WHAT IS BEING ASKED -
Tally the lines in the data below that contain the string "Rect". Reply with the number alone.

RAW DATA -
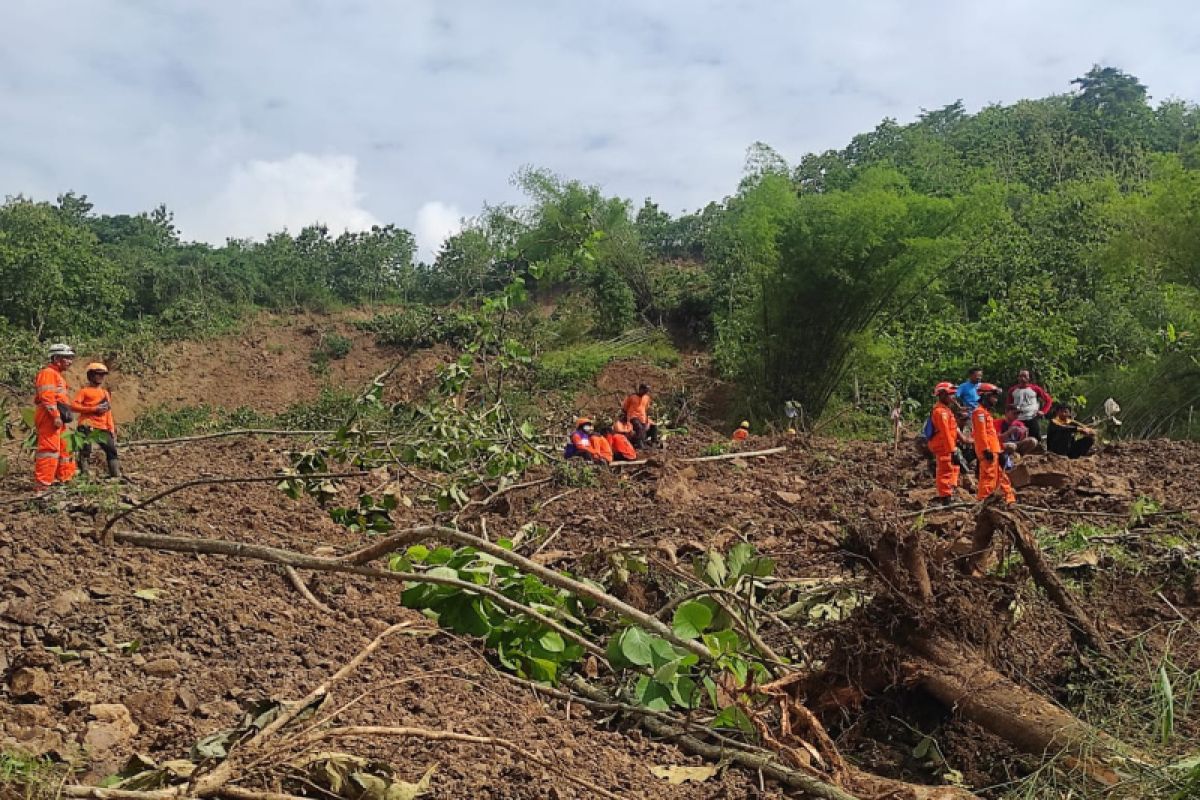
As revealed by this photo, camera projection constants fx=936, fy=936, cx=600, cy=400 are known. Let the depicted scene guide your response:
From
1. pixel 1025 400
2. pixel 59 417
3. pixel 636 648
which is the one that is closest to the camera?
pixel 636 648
...
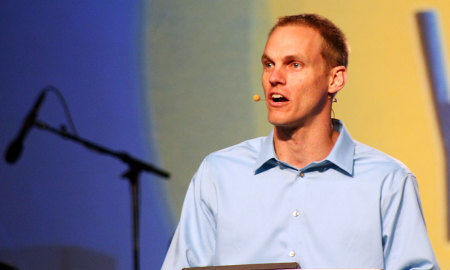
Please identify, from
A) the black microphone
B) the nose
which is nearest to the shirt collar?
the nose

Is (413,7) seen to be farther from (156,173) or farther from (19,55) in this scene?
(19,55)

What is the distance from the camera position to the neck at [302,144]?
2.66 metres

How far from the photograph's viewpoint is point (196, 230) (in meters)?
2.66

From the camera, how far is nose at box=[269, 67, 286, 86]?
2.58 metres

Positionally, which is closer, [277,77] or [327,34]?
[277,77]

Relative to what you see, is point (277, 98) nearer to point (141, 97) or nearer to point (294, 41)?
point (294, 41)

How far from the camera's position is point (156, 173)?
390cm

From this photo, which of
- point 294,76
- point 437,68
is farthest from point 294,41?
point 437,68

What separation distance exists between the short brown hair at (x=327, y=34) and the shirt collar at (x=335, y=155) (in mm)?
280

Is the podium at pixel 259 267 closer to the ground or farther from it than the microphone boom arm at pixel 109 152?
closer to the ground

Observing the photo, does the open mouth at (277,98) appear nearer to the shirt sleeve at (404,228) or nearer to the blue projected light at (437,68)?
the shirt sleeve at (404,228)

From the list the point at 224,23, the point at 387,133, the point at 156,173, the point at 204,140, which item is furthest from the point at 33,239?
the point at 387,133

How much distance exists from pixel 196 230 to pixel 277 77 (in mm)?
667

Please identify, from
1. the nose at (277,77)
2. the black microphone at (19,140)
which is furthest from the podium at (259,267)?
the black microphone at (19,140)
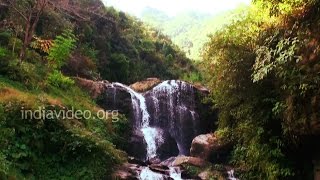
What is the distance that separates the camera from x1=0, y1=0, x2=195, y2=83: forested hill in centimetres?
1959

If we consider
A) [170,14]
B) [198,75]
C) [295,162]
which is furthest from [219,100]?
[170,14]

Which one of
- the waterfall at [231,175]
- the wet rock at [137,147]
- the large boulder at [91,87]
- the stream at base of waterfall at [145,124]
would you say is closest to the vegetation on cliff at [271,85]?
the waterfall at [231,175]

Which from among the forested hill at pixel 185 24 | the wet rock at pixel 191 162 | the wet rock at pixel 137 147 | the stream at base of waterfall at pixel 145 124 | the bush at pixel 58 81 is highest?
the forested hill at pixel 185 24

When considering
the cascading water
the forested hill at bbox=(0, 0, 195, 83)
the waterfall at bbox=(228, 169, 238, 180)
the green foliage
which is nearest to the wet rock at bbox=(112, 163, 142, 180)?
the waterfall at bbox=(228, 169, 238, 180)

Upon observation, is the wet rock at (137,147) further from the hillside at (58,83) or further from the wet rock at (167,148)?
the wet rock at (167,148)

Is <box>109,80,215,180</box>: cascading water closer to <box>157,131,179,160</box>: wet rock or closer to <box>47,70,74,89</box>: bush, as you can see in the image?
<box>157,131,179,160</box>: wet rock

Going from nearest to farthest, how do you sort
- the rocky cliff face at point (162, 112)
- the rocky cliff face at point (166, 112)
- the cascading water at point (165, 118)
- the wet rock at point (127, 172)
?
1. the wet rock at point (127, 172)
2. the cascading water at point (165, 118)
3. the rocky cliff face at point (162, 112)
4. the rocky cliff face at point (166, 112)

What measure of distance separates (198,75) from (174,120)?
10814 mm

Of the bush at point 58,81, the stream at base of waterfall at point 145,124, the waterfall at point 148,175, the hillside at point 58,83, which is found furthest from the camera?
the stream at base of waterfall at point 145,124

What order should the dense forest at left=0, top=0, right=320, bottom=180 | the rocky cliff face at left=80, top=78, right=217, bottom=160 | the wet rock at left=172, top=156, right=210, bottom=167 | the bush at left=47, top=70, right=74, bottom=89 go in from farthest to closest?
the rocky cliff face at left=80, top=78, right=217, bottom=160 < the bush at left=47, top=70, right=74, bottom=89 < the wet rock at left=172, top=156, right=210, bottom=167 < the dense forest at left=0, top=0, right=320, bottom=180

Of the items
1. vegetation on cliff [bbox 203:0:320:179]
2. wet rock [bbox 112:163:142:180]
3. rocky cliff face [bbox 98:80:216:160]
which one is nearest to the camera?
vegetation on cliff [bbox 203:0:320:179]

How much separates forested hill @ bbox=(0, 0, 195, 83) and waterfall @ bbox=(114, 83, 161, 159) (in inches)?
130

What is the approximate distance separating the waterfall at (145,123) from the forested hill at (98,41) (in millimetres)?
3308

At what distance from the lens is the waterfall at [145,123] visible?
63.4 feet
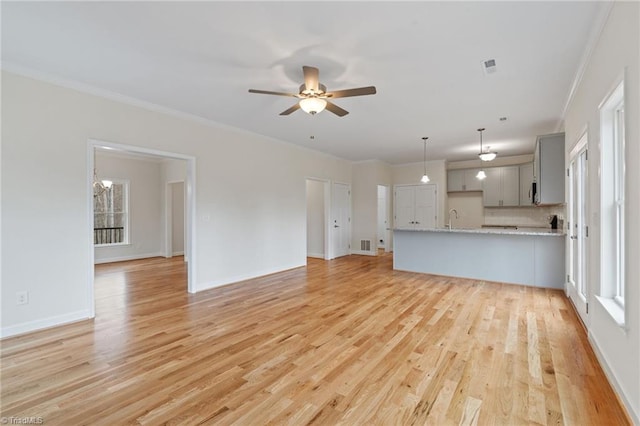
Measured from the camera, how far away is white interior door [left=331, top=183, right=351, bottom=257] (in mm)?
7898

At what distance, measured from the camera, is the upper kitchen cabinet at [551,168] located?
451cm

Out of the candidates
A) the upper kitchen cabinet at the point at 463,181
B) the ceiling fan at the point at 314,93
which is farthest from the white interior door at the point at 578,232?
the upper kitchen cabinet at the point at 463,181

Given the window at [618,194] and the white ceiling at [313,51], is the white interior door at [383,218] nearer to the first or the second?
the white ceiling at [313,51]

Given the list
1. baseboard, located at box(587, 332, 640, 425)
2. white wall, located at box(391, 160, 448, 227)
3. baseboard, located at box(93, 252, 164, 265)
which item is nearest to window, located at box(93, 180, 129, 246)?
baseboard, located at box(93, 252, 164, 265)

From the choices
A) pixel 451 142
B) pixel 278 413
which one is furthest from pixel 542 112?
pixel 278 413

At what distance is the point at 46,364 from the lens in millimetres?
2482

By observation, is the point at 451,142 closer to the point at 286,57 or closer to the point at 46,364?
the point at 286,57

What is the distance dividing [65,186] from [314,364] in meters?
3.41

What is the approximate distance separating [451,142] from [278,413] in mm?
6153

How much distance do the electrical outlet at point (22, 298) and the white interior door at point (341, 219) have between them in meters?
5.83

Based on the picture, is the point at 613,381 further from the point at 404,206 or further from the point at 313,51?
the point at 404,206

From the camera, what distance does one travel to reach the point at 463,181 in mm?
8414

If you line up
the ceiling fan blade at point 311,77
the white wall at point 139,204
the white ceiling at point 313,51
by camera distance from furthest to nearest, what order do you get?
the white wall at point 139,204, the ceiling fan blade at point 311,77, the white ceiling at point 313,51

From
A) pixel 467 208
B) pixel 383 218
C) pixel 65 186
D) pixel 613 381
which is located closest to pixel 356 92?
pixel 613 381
---
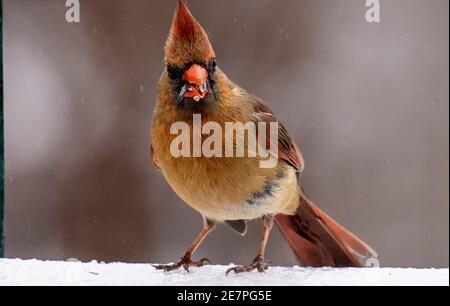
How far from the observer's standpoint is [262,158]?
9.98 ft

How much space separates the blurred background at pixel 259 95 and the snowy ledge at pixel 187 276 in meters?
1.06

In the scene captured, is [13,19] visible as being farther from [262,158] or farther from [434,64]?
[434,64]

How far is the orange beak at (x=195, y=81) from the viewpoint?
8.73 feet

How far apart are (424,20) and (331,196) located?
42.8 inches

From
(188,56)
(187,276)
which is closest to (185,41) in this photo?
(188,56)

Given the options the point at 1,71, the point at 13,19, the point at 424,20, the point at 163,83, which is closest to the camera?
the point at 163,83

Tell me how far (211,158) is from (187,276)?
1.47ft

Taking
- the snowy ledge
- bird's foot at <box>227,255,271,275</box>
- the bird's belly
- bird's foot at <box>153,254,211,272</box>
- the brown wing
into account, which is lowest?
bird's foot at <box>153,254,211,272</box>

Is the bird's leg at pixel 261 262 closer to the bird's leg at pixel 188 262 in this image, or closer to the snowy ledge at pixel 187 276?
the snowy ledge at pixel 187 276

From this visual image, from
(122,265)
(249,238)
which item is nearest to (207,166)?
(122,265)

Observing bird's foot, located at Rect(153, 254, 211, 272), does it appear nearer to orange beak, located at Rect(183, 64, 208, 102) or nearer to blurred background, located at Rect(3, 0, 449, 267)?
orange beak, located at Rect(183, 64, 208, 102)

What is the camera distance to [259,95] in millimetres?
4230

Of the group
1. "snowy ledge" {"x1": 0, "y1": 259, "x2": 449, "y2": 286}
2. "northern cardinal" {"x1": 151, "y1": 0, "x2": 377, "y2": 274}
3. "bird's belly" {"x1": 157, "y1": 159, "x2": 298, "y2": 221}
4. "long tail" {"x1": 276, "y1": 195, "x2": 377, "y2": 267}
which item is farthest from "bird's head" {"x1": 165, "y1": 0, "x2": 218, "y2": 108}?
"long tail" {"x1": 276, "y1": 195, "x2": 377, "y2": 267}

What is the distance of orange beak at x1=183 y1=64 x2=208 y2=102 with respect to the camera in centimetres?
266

EXERCISE RESULT -
2